**GIVEN INSTRUCTION**.
Render every line of all the items below as a JSON list of strings, one string per line, with blank lines omitted. Leave the pictures out of the answer.

**LISTED RECORDS**.

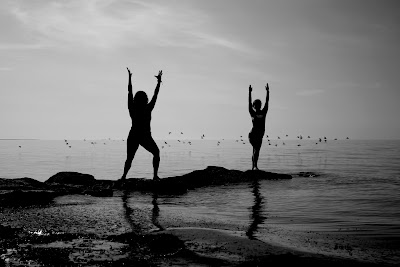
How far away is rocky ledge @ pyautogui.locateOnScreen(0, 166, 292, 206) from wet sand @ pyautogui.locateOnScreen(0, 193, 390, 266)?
1404 millimetres

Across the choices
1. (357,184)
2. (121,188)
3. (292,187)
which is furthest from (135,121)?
(357,184)

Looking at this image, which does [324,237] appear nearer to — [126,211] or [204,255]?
[204,255]

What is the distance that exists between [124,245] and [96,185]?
6896 mm

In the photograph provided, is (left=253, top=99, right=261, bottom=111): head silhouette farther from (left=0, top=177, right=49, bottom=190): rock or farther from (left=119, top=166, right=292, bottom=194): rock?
(left=0, top=177, right=49, bottom=190): rock

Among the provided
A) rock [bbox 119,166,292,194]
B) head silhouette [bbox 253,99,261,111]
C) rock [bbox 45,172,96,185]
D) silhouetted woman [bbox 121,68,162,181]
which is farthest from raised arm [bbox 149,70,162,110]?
head silhouette [bbox 253,99,261,111]

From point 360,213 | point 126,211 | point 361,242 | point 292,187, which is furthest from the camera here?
point 292,187

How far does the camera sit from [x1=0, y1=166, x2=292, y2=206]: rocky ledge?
7.27m

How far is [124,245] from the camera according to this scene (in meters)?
3.99

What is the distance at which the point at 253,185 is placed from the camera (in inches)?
454

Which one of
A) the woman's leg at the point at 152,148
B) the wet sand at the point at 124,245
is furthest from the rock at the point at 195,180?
the wet sand at the point at 124,245

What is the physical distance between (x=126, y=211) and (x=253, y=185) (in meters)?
6.12

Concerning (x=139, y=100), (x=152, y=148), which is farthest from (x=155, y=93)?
(x=152, y=148)

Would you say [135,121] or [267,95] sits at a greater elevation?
[267,95]

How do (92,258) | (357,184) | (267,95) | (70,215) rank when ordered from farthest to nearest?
1. (267,95)
2. (357,184)
3. (70,215)
4. (92,258)
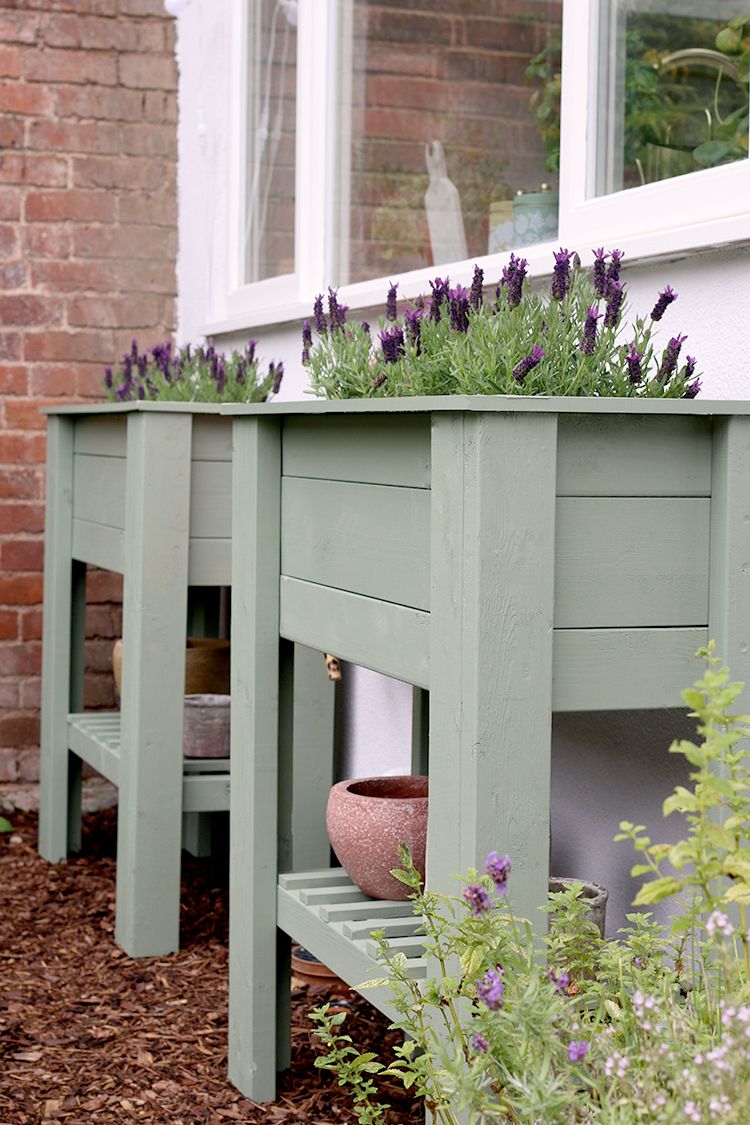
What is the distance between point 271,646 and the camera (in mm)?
2266

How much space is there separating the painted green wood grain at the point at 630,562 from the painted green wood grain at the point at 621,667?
1 cm

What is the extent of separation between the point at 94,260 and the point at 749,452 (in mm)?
2952

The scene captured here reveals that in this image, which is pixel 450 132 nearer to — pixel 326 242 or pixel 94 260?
pixel 326 242

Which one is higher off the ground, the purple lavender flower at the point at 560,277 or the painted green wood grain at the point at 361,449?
the purple lavender flower at the point at 560,277

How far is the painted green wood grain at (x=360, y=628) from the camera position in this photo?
1.76m

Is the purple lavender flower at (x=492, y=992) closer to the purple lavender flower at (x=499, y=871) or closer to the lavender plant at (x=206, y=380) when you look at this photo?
the purple lavender flower at (x=499, y=871)

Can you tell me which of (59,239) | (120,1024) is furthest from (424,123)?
(120,1024)

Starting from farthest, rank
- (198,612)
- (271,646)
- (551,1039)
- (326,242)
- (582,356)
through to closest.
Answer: (198,612) < (326,242) < (271,646) < (582,356) < (551,1039)

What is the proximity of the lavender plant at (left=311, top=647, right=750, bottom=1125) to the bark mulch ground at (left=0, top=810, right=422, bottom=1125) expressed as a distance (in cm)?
77

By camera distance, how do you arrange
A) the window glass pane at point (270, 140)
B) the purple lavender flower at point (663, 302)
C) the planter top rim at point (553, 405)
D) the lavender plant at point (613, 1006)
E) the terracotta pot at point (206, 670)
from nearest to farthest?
the lavender plant at point (613, 1006), the planter top rim at point (553, 405), the purple lavender flower at point (663, 302), the terracotta pot at point (206, 670), the window glass pane at point (270, 140)

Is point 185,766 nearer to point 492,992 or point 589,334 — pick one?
point 589,334

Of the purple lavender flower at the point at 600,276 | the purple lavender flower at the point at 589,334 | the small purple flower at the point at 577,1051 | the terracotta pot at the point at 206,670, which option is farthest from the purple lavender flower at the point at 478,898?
the terracotta pot at the point at 206,670

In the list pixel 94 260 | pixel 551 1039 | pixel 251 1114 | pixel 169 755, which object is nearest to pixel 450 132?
pixel 94 260

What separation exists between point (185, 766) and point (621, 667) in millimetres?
1788
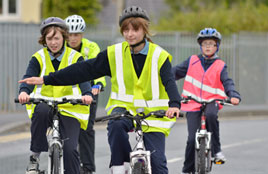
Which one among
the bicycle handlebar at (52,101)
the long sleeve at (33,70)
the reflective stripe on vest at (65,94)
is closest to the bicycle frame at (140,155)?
the bicycle handlebar at (52,101)

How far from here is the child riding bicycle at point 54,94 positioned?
710 centimetres

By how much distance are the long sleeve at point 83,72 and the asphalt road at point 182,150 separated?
347 cm

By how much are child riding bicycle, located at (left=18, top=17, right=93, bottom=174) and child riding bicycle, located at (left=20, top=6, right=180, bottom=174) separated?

**EXERCISE RESULT**.
[
  "How far away is rocky ledge @ pyautogui.locateOnScreen(0, 166, 292, 206) from wet sand @ pyautogui.locateOnScreen(0, 193, 390, 266)?",
  "1404 millimetres",
  "Across the choices",
  "1. (357,184)",
  "2. (121,188)",
  "3. (292,187)",
  "which is furthest from (135,121)?",
  "(357,184)",
  "Looking at this image, which does [324,237] appear nearer to — [126,211] or [204,255]?",
  "[204,255]",
  "What is the distance that exists between [124,245] and [96,185]?",
  "6896 mm",
  "In the photograph provided, is (left=253, top=99, right=261, bottom=111): head silhouette farther from (left=0, top=177, right=49, bottom=190): rock or farther from (left=119, top=166, right=292, bottom=194): rock?",
  "(left=0, top=177, right=49, bottom=190): rock",
  "Among the provided",
  "A) rock [bbox 119,166,292,194]",
  "B) head silhouette [bbox 253,99,261,111]",
  "C) rock [bbox 45,172,96,185]",
  "D) silhouetted woman [bbox 121,68,162,181]",
  "which is farthest from raised arm [bbox 149,70,162,110]?",
  "head silhouette [bbox 253,99,261,111]",
  "From point 360,213 | point 126,211 | point 361,242 | point 292,187, which is furthest from the camera here?",
  "point 292,187",
  "How far does the camera sit from [x1=0, y1=166, x2=292, y2=206]: rocky ledge?",
  "7.27m",
  "How far is [124,245] from the camera according to this scene (in meters)?",
  "3.99",
  "What is the distance at which the point at 253,185 is placed from the camera (in inches)?",
  "454",
  "Which one of",
  "A) the woman's leg at the point at 152,148",
  "B) the wet sand at the point at 124,245",
  "is furthest from the rock at the point at 195,180?",
  "the wet sand at the point at 124,245",
  "What is the physical distance between (x=126, y=211) and (x=253, y=185) (in meters)?",
  "6.12",
  "Concerning (x=139, y=100), (x=152, y=148), which is farthest from (x=155, y=93)?",
  "(x=152, y=148)",
  "Would you say [135,121] or [267,95] sits at a greater elevation?",
  "[267,95]",
  "How do (92,258) | (357,184) | (267,95) | (70,215) rank when ordered from farthest to nearest?",
  "1. (267,95)",
  "2. (357,184)",
  "3. (70,215)",
  "4. (92,258)",
  "What is the distance between point 271,646 and the camera (in mm)?",
  "2266",
  "How much space is there separating the painted green wood grain at the point at 630,562 from the painted green wood grain at the point at 621,667?",
  "1 cm",
  "What is the extent of separation between the point at 94,260 and the point at 749,452 (in mm)?",
  "2952",
  "The scene captured here reveals that in this image, which is pixel 450 132 nearer to — pixel 326 242 or pixel 94 260?",
  "pixel 326 242",
  "Which one is higher off the ground, the purple lavender flower at the point at 560,277 or the painted green wood grain at the point at 361,449?",
  "the purple lavender flower at the point at 560,277",
  "How far is the painted green wood grain at (x=360, y=628) from the camera position in this photo?",
  "1.76m",
  "Is the purple lavender flower at (x=492, y=992) closer to the purple lavender flower at (x=499, y=871) or closer to the lavender plant at (x=206, y=380) when you look at this photo?",
  "the purple lavender flower at (x=499, y=871)",
  "Can you tell me which of (59,239) | (120,1024) is furthest from (424,123)?",
  "(120,1024)",
  "Starting from farthest, rank",
  "- (198,612)",
  "- (271,646)",
  "- (551,1039)",
  "- (326,242)",
  "- (582,356)",
  "through to closest.",
  "Answer: (198,612) < (326,242) < (271,646) < (582,356) < (551,1039)",
  "What is the proximity of the lavender plant at (left=311, top=647, right=750, bottom=1125) to the bark mulch ground at (left=0, top=810, right=422, bottom=1125) expressed as a distance (in cm)?",
  "77",
  "By camera distance, how do you arrange",
  "A) the window glass pane at point (270, 140)",
  "B) the purple lavender flower at point (663, 302)",
  "C) the planter top rim at point (553, 405)",
  "D) the lavender plant at point (613, 1006)",
  "E) the terracotta pot at point (206, 670)",
  "from nearest to farthest?",
  "the lavender plant at point (613, 1006), the planter top rim at point (553, 405), the purple lavender flower at point (663, 302), the terracotta pot at point (206, 670), the window glass pane at point (270, 140)",
  "Is point 185,766 nearer to point 492,992 or point 589,334 — pick one?",
  "point 589,334",
  "Of the purple lavender flower at the point at 600,276 | the purple lavender flower at the point at 589,334 | the small purple flower at the point at 577,1051 | the terracotta pot at the point at 206,670, which option is farthest from the purple lavender flower at the point at 478,898?",
  "the terracotta pot at the point at 206,670",
  "In the list pixel 94 260 | pixel 551 1039 | pixel 251 1114 | pixel 169 755, which object is nearest to pixel 450 132?",
  "pixel 94 260",
  "What separation exists between point (185, 766) and point (621, 667) in millimetres?",
  "1788",
  "Which one among",
  "the bicycle handlebar at (52,101)",
  "the long sleeve at (33,70)",
  "the reflective stripe on vest at (65,94)",
  "is closest to the bicycle frame at (140,155)?",
  "the bicycle handlebar at (52,101)",
  "How far from here is the child riding bicycle at point 54,94 positioned?",
  "710 centimetres",
  "By how much distance are the long sleeve at point 83,72 and the asphalt road at point 182,150 separated?",
  "347 cm",
  "By how much are child riding bicycle, located at (left=18, top=17, right=93, bottom=174) and child riding bicycle, located at (left=20, top=6, right=180, bottom=174) separated?"
]